Orica I

I’ve never met a man that I didn’t try to learn to like, but there are times when pity, and feeling sorry for, push the learning process to the very limit, as the agenda for life seems to be bypassing this person completely.

It happened to me on the night of April 14 in The Grand River Room of The Grand Valley and District Community Centre. Through the magic of email and Graham Bell’s long ago invention, because of my environmental concerns, more than a half-dozen concerned citizens repeatedly requested that I come to the meeting. My first comment to this request was, “I have no wheels,” to which a designated driver was immediately promised.

The hall was packed, and those standing, shoulder to shoulder, horseshoed the hall. I would guesstimate the attendance far beyond 200. Obviously, with reason, all were concerned. The application of Orica was to permit the continued operation of the existing temporary explosive storage and distribution facility and to further develop the site.  As water runs downhill, and this area, being the highest point in all of Southern Ontario, the extensively tiled fields and drainage ditches of the area have no choice but to drain in the direction of Luther Marsh, a magnificent major water retention area, as well as to other tributaries of the headwaters of the Grand River.

I’d never met John Oosterhoft, the mayor, by acclamation, of East Luther Grand Valley, nor did the opportunity to shake his hand present itself. Perhaps this is for the best, because he raised my redheaded hackles with the first three sentences that flowed from his obviously petty, power-tripping, peacock-among-penguin attitude when he called the meeting to order.

Accenting, strongly, that the long list of delegates (ten) will each be limited to ten minutes, no more, ultimately growling, “I don’t want to be here all night.” Then he went on to reiterate, with a sarcastic, downgrading voice, that two of the delegates, Adrian Halucha and George Lifchits (16-year-old high school students) were ganging together, so he’d be moving them up to the head of the list to get on with their “pony show.”

* _THE DATA_
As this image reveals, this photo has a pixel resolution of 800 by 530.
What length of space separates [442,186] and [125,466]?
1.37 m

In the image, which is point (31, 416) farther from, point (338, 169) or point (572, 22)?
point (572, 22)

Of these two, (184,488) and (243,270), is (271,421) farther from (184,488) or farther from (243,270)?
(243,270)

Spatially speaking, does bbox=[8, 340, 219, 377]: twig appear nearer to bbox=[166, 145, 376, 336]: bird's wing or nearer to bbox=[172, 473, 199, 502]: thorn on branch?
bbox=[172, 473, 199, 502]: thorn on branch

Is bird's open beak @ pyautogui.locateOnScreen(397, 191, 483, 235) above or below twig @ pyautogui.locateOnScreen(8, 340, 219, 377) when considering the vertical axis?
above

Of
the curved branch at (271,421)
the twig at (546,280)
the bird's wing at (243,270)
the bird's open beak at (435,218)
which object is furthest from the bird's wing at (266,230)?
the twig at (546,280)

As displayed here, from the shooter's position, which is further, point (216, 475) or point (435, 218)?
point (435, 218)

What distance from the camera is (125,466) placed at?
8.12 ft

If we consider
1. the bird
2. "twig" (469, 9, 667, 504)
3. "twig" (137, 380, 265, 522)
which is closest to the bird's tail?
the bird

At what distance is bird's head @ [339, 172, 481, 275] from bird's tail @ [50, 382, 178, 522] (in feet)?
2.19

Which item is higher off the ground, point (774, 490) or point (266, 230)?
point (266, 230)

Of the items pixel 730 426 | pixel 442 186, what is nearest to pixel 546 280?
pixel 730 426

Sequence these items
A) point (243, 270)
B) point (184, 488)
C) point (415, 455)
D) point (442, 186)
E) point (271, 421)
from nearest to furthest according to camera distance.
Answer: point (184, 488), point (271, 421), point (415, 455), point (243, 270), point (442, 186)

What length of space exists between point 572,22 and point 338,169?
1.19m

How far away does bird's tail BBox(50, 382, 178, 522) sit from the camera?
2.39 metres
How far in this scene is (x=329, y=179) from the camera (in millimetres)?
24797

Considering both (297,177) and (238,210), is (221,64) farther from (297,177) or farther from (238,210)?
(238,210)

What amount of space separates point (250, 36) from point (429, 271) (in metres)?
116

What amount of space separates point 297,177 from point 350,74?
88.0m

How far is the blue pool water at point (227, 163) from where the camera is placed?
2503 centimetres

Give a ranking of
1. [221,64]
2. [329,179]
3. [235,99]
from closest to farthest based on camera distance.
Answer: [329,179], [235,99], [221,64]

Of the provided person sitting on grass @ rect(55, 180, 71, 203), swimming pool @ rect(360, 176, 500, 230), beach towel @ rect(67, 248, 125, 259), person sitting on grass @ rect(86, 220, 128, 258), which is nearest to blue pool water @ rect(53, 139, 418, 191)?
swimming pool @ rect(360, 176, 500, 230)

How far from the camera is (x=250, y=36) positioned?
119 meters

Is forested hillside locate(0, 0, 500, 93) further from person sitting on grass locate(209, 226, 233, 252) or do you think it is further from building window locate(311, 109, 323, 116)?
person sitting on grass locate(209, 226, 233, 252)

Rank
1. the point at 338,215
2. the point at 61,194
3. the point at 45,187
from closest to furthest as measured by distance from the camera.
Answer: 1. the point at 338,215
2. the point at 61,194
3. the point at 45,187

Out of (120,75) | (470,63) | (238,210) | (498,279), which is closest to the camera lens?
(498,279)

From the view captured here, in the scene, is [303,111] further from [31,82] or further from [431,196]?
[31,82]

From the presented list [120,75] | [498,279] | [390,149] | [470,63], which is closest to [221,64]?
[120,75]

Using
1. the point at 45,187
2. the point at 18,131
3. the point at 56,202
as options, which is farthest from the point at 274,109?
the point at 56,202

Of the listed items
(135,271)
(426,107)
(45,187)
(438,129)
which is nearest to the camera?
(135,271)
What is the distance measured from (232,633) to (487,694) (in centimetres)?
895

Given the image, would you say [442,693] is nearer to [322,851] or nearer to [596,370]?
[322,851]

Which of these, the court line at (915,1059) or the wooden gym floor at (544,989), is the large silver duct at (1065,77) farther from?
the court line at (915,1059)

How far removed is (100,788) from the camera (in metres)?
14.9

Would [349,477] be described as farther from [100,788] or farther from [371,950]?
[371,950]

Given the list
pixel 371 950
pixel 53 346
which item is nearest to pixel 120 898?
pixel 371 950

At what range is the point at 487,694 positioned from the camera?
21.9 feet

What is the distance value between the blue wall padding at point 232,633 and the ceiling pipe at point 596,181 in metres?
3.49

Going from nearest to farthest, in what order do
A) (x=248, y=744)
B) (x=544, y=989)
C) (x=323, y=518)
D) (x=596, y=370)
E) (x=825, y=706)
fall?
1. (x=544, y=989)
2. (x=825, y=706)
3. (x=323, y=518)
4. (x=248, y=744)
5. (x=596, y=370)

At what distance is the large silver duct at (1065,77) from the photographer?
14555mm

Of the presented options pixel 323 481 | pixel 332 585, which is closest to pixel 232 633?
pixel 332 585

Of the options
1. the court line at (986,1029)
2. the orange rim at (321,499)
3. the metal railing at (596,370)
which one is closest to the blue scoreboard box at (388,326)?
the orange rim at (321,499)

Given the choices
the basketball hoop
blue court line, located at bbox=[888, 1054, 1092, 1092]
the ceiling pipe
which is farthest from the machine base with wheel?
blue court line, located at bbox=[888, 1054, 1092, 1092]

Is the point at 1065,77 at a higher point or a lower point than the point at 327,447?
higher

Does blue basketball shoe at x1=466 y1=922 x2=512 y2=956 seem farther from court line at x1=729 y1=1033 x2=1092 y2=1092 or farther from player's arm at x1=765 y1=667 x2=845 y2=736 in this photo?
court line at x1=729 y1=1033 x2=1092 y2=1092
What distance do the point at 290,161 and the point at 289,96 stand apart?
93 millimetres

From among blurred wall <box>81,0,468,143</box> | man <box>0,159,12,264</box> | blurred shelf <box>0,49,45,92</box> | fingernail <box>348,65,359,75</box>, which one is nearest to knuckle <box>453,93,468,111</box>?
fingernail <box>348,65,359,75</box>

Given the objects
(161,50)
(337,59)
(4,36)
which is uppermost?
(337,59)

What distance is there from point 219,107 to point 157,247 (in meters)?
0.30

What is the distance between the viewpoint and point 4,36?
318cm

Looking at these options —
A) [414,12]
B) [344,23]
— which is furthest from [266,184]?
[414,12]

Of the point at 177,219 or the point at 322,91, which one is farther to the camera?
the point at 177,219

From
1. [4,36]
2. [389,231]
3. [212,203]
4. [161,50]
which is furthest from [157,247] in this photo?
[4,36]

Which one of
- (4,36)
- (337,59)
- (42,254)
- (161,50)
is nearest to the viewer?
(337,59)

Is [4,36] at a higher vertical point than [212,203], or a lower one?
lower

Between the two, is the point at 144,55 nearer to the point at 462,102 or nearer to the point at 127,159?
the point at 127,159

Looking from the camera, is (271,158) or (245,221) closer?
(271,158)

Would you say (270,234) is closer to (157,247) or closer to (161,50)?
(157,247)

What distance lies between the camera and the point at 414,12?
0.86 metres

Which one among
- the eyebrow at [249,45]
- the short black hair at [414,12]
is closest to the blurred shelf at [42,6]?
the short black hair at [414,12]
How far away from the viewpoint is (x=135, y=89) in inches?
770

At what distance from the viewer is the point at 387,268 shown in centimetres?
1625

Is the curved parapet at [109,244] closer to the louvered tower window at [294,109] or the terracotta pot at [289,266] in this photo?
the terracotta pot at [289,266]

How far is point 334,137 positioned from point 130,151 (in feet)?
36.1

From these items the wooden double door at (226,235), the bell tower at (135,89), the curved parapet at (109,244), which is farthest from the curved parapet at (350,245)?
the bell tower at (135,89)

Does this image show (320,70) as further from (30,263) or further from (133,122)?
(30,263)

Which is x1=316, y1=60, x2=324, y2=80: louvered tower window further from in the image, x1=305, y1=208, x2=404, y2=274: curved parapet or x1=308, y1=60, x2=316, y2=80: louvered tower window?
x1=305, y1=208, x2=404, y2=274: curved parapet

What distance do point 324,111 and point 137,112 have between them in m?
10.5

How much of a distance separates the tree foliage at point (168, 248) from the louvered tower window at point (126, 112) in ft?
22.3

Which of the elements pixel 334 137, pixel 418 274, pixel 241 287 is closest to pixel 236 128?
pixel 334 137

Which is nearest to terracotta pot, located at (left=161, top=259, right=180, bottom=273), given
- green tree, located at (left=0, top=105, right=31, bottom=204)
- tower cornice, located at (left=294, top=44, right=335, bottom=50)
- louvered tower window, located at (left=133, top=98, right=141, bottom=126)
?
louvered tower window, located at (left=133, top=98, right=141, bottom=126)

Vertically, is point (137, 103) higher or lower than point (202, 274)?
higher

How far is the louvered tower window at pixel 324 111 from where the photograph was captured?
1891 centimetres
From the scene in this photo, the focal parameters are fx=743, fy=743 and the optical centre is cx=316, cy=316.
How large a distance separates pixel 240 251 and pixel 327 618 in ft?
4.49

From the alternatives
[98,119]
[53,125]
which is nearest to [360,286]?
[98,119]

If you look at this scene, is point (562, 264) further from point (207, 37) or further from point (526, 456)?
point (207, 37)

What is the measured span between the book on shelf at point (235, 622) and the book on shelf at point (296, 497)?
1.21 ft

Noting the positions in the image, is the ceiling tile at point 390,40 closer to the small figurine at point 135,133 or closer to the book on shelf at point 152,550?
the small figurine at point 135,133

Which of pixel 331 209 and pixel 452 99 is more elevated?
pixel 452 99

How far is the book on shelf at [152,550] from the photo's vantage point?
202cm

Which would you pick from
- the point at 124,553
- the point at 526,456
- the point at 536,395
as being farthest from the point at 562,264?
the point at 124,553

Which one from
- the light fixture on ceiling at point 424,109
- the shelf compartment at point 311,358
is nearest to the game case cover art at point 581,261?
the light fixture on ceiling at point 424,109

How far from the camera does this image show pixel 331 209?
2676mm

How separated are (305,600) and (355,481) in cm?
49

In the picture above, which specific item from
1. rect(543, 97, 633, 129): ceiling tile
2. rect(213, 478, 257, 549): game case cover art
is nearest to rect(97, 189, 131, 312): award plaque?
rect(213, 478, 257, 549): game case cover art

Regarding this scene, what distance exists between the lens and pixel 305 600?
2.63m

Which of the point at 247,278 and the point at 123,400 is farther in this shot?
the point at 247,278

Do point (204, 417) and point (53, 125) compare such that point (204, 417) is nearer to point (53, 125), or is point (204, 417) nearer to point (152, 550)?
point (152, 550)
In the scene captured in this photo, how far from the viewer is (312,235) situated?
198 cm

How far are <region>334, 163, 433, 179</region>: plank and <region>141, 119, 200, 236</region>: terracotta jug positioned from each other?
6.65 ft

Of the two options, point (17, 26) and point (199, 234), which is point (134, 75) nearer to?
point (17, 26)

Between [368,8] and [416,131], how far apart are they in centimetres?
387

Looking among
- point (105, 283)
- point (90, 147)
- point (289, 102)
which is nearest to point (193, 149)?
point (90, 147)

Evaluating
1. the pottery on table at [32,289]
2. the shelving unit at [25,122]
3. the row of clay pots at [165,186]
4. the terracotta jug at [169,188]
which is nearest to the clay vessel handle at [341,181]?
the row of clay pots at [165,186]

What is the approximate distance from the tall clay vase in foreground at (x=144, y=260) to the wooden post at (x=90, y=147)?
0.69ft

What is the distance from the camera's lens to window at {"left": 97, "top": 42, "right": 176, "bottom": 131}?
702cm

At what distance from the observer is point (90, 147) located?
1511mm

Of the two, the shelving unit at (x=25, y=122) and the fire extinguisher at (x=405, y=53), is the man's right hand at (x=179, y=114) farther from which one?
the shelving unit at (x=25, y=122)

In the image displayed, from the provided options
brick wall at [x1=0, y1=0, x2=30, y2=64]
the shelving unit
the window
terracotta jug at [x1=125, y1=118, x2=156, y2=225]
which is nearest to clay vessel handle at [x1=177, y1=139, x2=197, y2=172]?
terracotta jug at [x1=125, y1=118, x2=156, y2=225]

* _QUESTIONS TO ANSWER_
a - Do these statements agree with the Orica text? Answer yes or no for each, quoting the words that decide it: (i) the writer estimated the crowd at far beyond 200; (ii) the writer shook the mayor's hand; (iii) each delegate was limited to fifteen minutes.
b - Could you repeat the stretch of the Orica text from "The hall was" through "the Grand River."?

* _SOLUTIONS PER TASK_
a -
(i) Yes: "I would guesstimate the attendance far beyond 200."
(ii) No: "nor did the opportunity to shake his hand present itself."
(iii) No: "will each be limited to ten minutes, no more"

b -
The hall was packed, and those standing, shoulder to shoulder, horseshoed the hall. I would guesstimate the attendance far beyond 200. Obviously, with reason, all were concerned. The application of Orica was to permit the continued operation of the existing temporary explosive storage and distribution facility and to further develop the site.  As water runs downhill, and this area, being the highest point in all of Southern Ontario, the extensively tiled fields and drainage ditches of the area have no choice but to drain in the direction of Luther Marsh, a magnificent major water retention area, as well as to other tributaries of the headwaters of the Grand River.